Skip to content

negaga53/neme-anima

Repository files navigation

Neme-Anima

A three-step character LoRA builder:

  1. Extract crops of one or more characters from a video using reference images.
  2. Auto-tag each crop with WD14 danbooru tags and natural-language captions, then reorganize the dataset from the UI.
  3. Train a LoRA per character on Anima with the parameters already wired in.

The extractor and tagger are model-agnostic and produce output sized for kohya-ss / OneTrainer / sd-scripts on SDXL-class anime models (Pony, Illustrious, NoobAI, vanilla SDXL). The trainer targets Anima.
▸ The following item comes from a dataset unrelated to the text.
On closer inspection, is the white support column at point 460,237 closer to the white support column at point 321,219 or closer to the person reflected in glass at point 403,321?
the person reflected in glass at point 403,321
Result with a Chie LoRA applied to Anima

Pipeline

For each video:

  1. PySceneDetect splits it into shots.
  2. DeepGHS YOLO (via imgutils) detects characters per frame.
  3. ByteTrack links detections into per-shot tracklets.
  4. CCIP matches tracklets to each character's reference images and assigns tracklets to whichever character scores best (or rejects them if no character matches).
  5. 1–3 frames per kept tracklet are picked by sharpness, visibility, and aspect ratio.
  6. Each pick is cropped at longest-side 1024 with the original background.
  7. CCIP runs over the kept crops a second time to drop near-duplicates inside a sliding window.
  8. WD14 EVA02-Large v3 writes a kohya-style .txt next to each .png.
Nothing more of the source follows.